What is important is that the total number of permits that are issued be limited to allow for less pollution than is being done at the moment.

To simplify, let’s suppose that the only emitters of carbon in Australia are power stations. Lets say that this year they have been emitting 100 units.

If an emissions licensing and trading scheme were introduced next year the government might only hand out enough licences to allow the emission of 90 units.

Obviously each power station could comply if it cut its emissions by 10 per cent. It would be the same as if the government had legislated for a station-by-station 10 per cent cut.

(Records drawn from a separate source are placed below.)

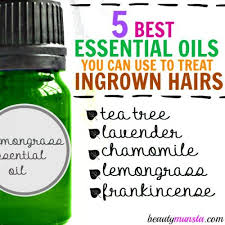 don t pluck top 5 essential oils for ingrown hairs beautymunsta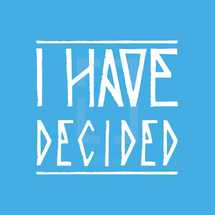 I have decided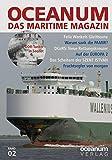 OCEANUM, das maritime Magazin: Ausgabe 2 - Harald Focke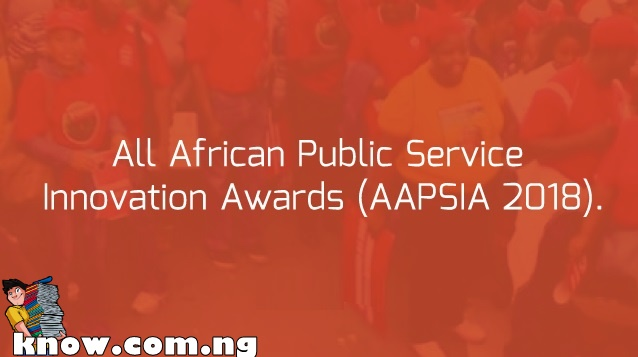 How To Apply For The All African Public Service Innovation Awards (AAPSIA 2018)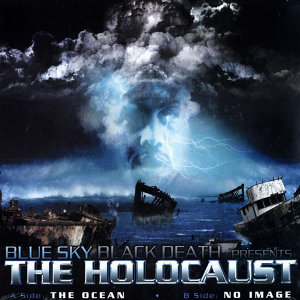 "The Ocean (feat. Holocaust) (12"")"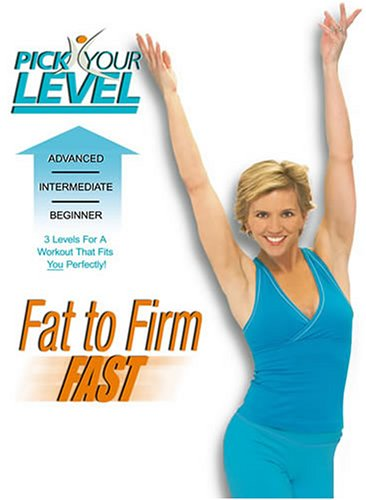 Pick Your Level: Fat to Firm Fast [DVD] [2006] [Region 1] [US Import] [NTSC]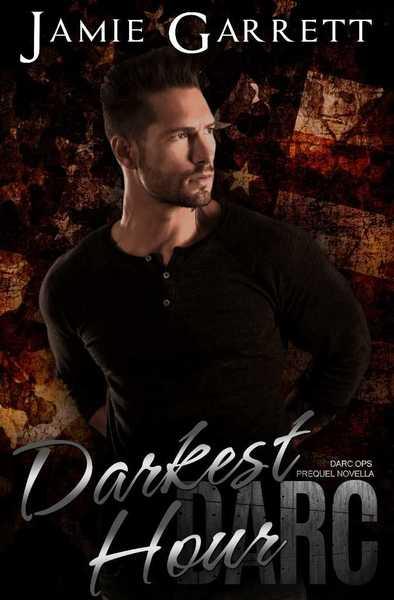 Darkest Hour by Jamie Garrett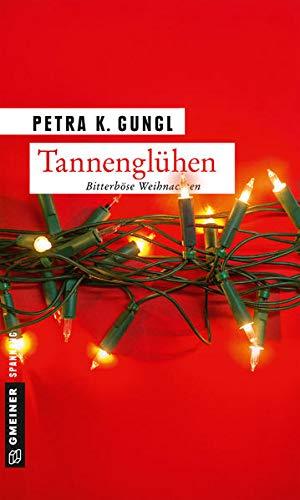 Tannenglühen: Bitterböse Weihnachten (Kriminalromane im GMEINER-Verlag) (Strafverteidigerin Franziska Ferstl)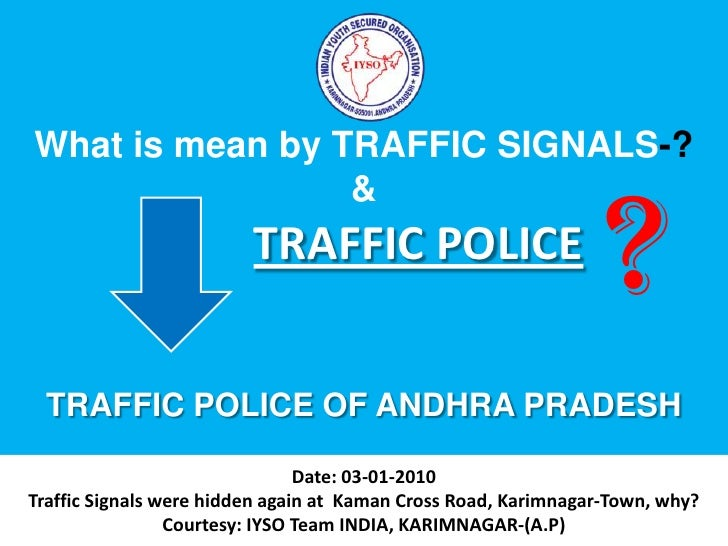 What is mean by TRAFFIC SIGNALS-?<br />&<br />TRAFFIC POLICE OF ANDHRA PRADESH<br />?<br />Date: 03-01-2010Traffic Signals...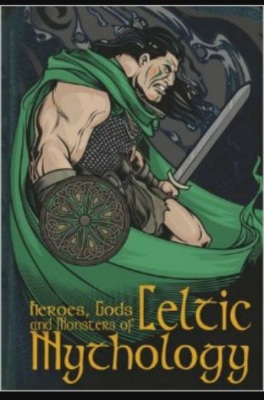 """Heroes, Gods, and Monsters of Celtic Mythology""- By Fiona Macdonald"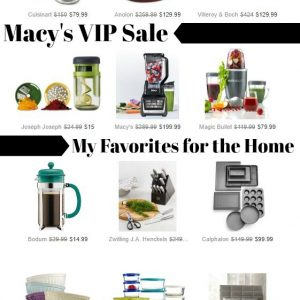 Macys VIP Sale - My Favorites for the Home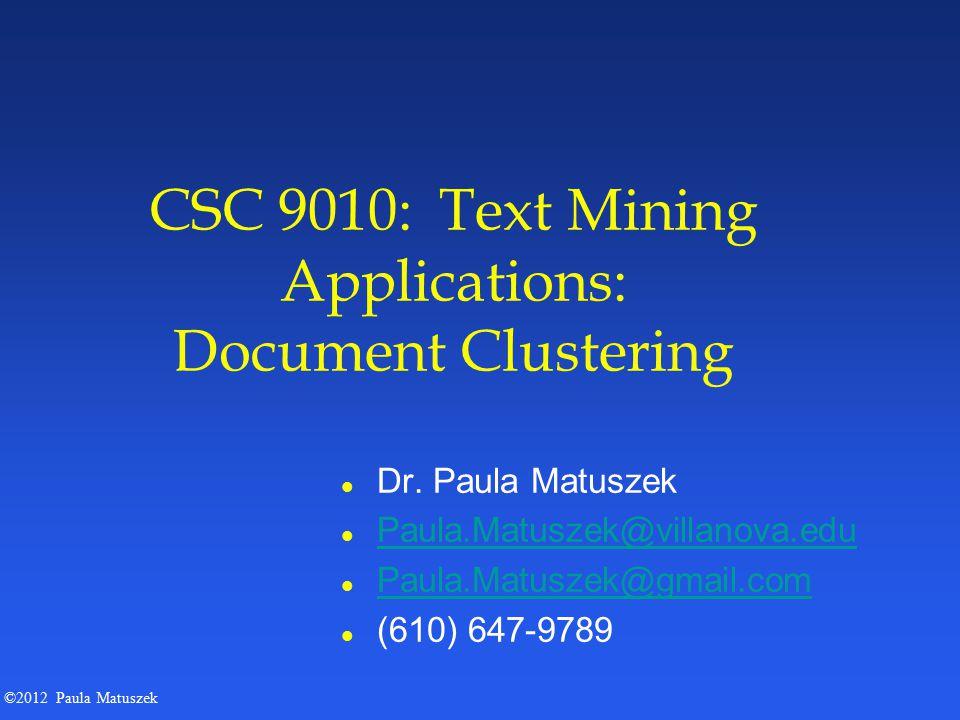 ©2012 Paula Matuszek CSC 9010: Text Mining Applications: Document Clustering l Dr. Paula Matuszek l Paula.Matuszek@villanova.edu Paula.Matuszek@villan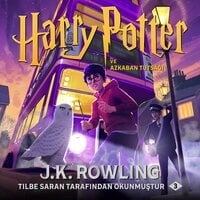 Harry Potter ve Azkaban Tutsağı - J.K. Rowling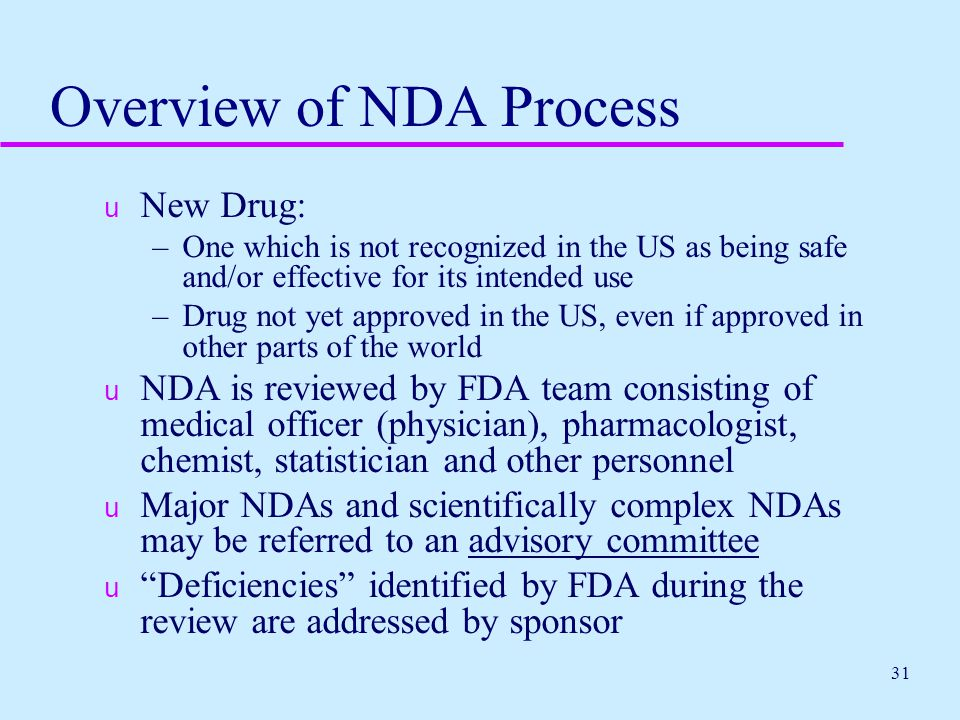 31 Overview of NDA Process u New Drug: –One which is not recognized in the US as being safe and/or effective for its intended use –Drug not yet approv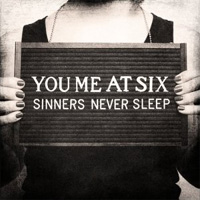 You Me At Six - 'Sinners Never Sleep' (Virgin Records) Released: 03/10/11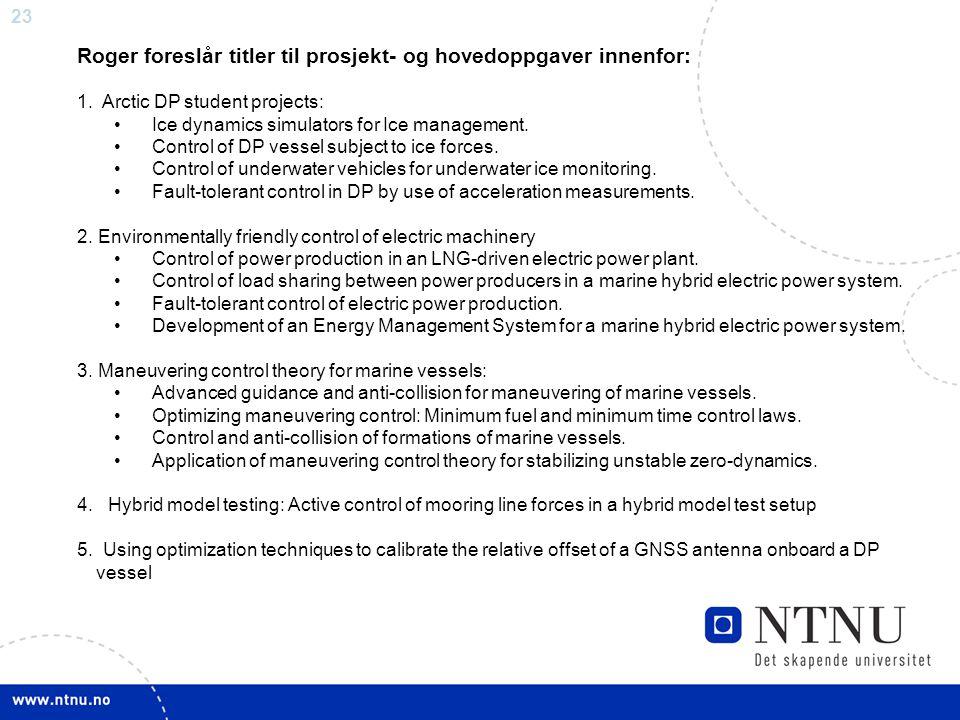23 Professor Roger Skjetne har sin forskningsprofil innen · DP systemer (har eit stort forskningsprosjekt på DP i arktiske områder ilag med Kongsberg
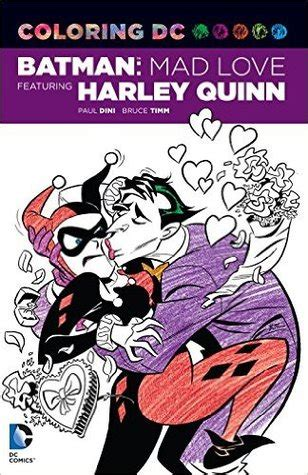 coloring dc harley quinn  batman adventures mad love  paul dini reviews discussion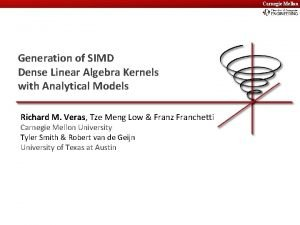 Carnegie Mellon Carnegie Generation of SIMD Dense Linear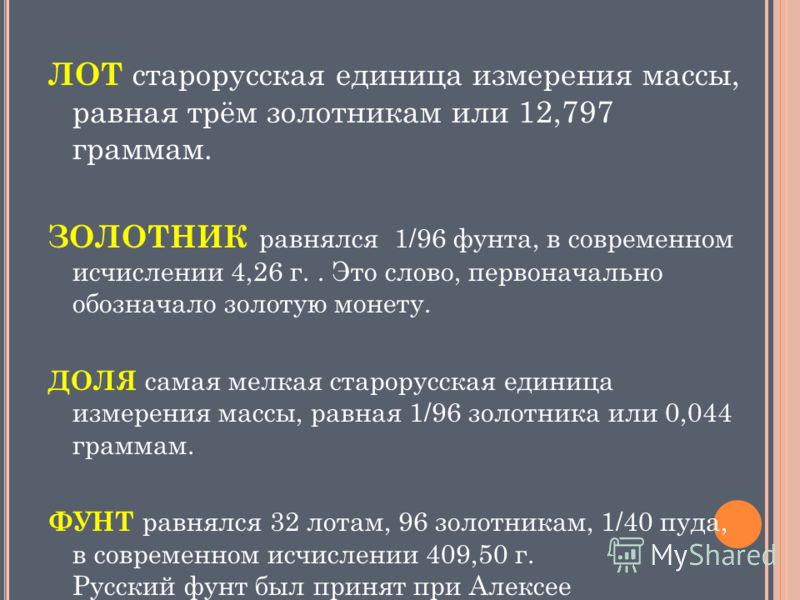 ЛОТ старорусская единица измерения массы, равная трём золотникам или 12,797 граммам. ЗОЛОТНИК равнялся 1/96 фунта, в современном исчислении 4,26 г.. Это слово, первоначально обозначало зoлотую монету. ДОЛЯ самая мелкая старорусская единица измерения
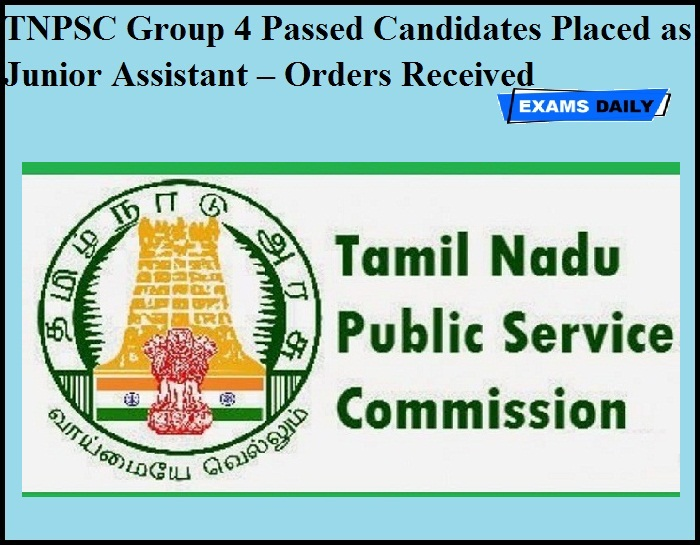 TNPSC Group 4 Passed Candidates Placed as Junior Assistant – Orders Received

But it would be a bad way of cutting total emissions by 10 per cent. Some power stations would find it difficult if not impossible to meet the10 per cent cut. They would be crippled. Others might find it easy. At little cost they might even be able to cut by 20 per cent.

Without trading in permits the stations that found it hard to cut would suffer, while the stations that could easily cut by more than required would be given no reason to do so.

Trading removes those problems. In the language of the economists, whatever the target for cutting emissions is, trading allows industry to meet it in the least damaging way possible.

Here’s how. A firm that can easily cut its emissions (perhaps because its coal-fired generator is nearing the end of its life and it can easily be replaced with a wind one) will find it has permits to spare. It might have been issued nine but only need seven, having two to sell.

Another firm, that can’t cut emissions without incurring a tremendous cost will find it cheaper to buy spare permits from the firm that no longer needs them. Its cost of producing power will go up but by nowhere near as much as it would have had it had no choice but to meet a target. Over time that firm will find that business case for switching to cleaner technology increasingly persuasive. But not all at once.

The firm that can easily cut emissions will have discovered a new way of making money, and the cleaner it makes its business the more money it will make. As a former Liberal Party leader used to say, it will become “incentivated”.

That’s the theory. It was put to the test in 1990 in the United States when President George Bush senior signed into law a new act designed to combat acid rain, caused by the emission of sulphur.

In a sharp break with the approach of the past the Bush administration issued annual permits to allow the continued emission of sulphur, but not quite as much as before. Then it encouraged the Chicago Board of Trade to set up an exchange on which those permits could be traded.

Each year the administration handed out fewer annual permits. Over ten years the price of a permit on the exchange climbed from $US100 to $US800 a ton. The polluters who could cut back easily found themselves rich. Those that couldn’t found business increasingly expensive — but not so expensive as to force them out of business straight away.

Over that decade sulphur emissions halved throughout the US. In some parts of the country acid rain declined 25 per cent. The annual saving in healthcare costs was said to top $US20 billion.

That’s the promise held out the promoters of emissions trading schemes for carbon. To work best the schemes would have to be national, not state based, or supranational as is the two-year old trial in Europe. Some promoters would like an world-wide trading scheme as proposed in the Kyoto Protocol, but fluctuating exchange rates and financial flows as well as disparate national objectives might make that difficult.

All sorts of variations are possible. But at its core emissions trading schemes allows businesses to use the tools that they are familiar with to cut emissions rather than having someone else tell them what to do.

That’s why the Prime Minister’s taskforce is likely to recommend such a scheme at the end of May.